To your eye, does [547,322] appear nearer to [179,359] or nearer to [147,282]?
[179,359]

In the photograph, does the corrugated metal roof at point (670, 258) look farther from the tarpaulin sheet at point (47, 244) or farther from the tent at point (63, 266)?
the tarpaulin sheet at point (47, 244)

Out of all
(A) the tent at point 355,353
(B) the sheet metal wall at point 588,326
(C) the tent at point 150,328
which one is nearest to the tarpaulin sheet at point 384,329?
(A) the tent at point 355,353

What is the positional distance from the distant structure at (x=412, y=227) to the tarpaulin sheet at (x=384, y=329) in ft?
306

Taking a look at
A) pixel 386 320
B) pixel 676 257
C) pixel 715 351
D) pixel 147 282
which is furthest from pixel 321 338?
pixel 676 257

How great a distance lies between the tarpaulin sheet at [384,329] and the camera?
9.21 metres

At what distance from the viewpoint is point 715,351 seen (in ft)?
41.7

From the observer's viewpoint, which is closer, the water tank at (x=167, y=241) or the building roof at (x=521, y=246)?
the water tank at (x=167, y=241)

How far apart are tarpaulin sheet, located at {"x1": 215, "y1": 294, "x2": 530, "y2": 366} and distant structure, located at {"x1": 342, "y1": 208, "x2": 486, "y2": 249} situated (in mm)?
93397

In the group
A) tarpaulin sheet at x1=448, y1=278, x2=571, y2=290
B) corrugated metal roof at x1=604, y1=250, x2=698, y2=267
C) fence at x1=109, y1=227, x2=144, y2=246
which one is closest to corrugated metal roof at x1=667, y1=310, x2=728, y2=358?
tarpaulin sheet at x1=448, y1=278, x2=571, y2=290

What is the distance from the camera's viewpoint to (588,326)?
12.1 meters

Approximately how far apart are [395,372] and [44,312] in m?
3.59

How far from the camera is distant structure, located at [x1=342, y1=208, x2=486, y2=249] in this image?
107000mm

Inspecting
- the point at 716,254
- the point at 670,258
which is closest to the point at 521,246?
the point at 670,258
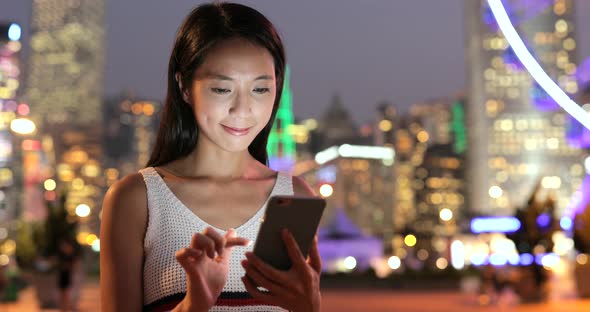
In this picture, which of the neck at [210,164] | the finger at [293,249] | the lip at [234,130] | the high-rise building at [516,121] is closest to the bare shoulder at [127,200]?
the neck at [210,164]

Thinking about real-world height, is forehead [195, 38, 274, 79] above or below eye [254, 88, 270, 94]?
above

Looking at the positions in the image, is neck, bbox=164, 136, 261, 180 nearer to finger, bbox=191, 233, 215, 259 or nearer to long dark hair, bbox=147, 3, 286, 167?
long dark hair, bbox=147, 3, 286, 167

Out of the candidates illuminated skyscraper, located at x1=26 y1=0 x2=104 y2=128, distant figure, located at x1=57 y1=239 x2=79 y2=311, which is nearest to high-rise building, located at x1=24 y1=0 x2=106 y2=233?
illuminated skyscraper, located at x1=26 y1=0 x2=104 y2=128

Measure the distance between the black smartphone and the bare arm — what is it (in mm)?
434

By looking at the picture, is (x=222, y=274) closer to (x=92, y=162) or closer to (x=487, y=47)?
(x=487, y=47)

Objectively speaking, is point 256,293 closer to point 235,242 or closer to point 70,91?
point 235,242

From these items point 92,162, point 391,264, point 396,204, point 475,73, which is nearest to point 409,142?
point 396,204

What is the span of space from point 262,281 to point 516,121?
11020cm

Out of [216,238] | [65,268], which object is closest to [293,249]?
[216,238]

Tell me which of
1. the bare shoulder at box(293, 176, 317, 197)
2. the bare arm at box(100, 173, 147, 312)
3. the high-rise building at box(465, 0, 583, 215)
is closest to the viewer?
the bare arm at box(100, 173, 147, 312)

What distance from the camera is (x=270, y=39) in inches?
89.1

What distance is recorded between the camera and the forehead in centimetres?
218

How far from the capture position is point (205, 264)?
73.7 inches

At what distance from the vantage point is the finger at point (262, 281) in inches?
75.0
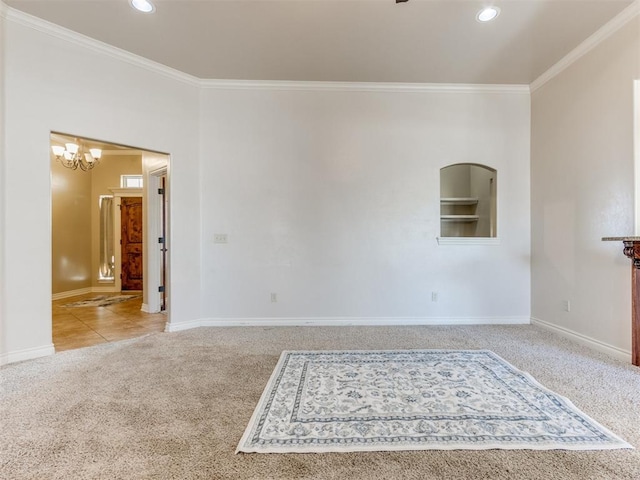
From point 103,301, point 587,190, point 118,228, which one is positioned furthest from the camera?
point 118,228

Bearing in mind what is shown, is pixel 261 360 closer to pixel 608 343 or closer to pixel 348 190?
pixel 348 190

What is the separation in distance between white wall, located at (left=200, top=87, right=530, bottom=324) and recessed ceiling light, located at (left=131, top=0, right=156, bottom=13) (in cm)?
117

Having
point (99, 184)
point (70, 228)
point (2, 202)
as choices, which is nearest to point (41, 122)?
point (2, 202)

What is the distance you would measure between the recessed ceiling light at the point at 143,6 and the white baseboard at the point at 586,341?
5.18 metres

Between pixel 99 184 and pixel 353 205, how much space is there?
605 centimetres

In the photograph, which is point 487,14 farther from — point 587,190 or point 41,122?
point 41,122

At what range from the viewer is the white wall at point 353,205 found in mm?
3732

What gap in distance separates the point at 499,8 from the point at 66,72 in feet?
13.4

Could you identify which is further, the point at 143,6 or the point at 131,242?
the point at 131,242

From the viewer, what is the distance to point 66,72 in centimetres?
287

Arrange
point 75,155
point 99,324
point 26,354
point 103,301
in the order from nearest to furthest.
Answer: point 26,354
point 99,324
point 75,155
point 103,301

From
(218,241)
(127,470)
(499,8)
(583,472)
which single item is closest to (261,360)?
(127,470)

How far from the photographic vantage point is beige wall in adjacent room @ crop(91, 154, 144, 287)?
6422 millimetres

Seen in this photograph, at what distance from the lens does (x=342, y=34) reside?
2.81m
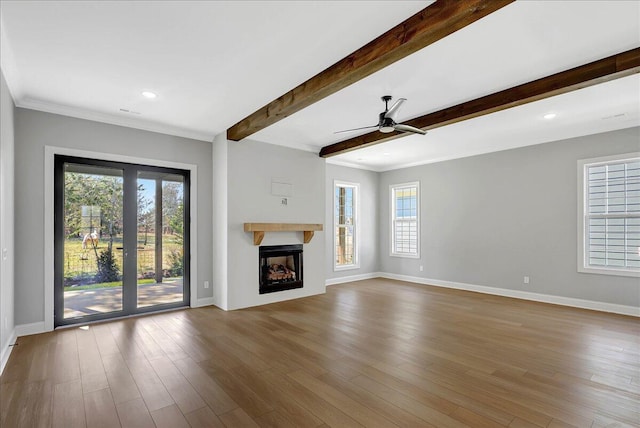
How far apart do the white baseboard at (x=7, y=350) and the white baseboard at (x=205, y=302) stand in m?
2.17

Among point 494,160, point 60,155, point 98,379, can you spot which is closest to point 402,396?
point 98,379

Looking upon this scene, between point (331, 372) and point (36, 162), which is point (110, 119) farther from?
point (331, 372)

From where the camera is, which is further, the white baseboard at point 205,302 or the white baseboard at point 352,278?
the white baseboard at point 352,278

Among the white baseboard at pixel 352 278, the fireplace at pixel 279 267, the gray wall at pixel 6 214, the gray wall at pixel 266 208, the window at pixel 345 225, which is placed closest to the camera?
the gray wall at pixel 6 214

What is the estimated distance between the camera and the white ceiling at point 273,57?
238 cm

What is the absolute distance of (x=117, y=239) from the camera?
4695mm

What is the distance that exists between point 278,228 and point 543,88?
4008mm

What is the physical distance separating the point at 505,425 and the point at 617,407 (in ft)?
3.15

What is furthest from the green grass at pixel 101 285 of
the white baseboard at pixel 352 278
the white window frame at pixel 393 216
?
the white window frame at pixel 393 216

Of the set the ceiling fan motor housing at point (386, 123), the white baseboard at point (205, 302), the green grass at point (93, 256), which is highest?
the ceiling fan motor housing at point (386, 123)

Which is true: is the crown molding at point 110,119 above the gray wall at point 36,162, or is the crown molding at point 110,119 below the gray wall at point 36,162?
above

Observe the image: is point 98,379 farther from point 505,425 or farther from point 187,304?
point 505,425

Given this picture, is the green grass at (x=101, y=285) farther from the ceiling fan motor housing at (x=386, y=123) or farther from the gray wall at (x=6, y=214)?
the ceiling fan motor housing at (x=386, y=123)

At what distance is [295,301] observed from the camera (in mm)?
5762
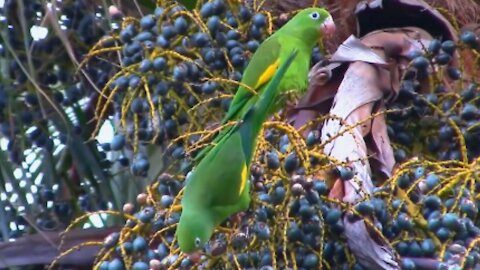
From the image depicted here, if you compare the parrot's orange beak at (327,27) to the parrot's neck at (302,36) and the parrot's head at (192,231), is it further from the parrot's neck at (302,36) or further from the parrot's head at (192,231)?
the parrot's head at (192,231)

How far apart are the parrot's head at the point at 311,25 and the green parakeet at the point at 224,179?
1.22ft

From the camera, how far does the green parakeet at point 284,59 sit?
2047 mm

※ ※ ※

**Given instruction:** Reproduce word for word only the lines between the line containing "What is furthest" and the end of the listing above, both included, and drop any pictures.

**Exercise solution:**
What is furthest from the green grass at pixel 101 285 of
the white baseboard at pixel 352 278
the white window frame at pixel 393 216
?
the white window frame at pixel 393 216

Of the set the ceiling fan motor housing at point (386, 123), the white baseboard at point (205, 302), the green grass at point (93, 256), which is highest?
the ceiling fan motor housing at point (386, 123)

Which is true: is the crown molding at point 110,119 above the gray wall at point 36,162, or is the crown molding at point 110,119 below the gray wall at point 36,162?
above

Observe the image: is point 98,379 farther from point 505,425 or farther from point 187,304?
point 505,425

Given this picture, is the green grass at (x=101, y=285) farther from the ceiling fan motor housing at (x=386, y=123) or farther from the gray wall at (x=6, y=214)?
the ceiling fan motor housing at (x=386, y=123)

At what distance is [295,301] observed from the camera (in mm)?
5762
From the image depicted here, if you compare the parrot's orange beak at (327,27) to the parrot's neck at (302,36) and the parrot's head at (192,231), is it further from the parrot's neck at (302,36) or further from the parrot's head at (192,231)?
the parrot's head at (192,231)

How far apart are the parrot's head at the point at 311,25 and the green parakeet at the point at 224,179?
1.22ft

From the camera, how far does the green parakeet at point 284,59 sit?
2047 mm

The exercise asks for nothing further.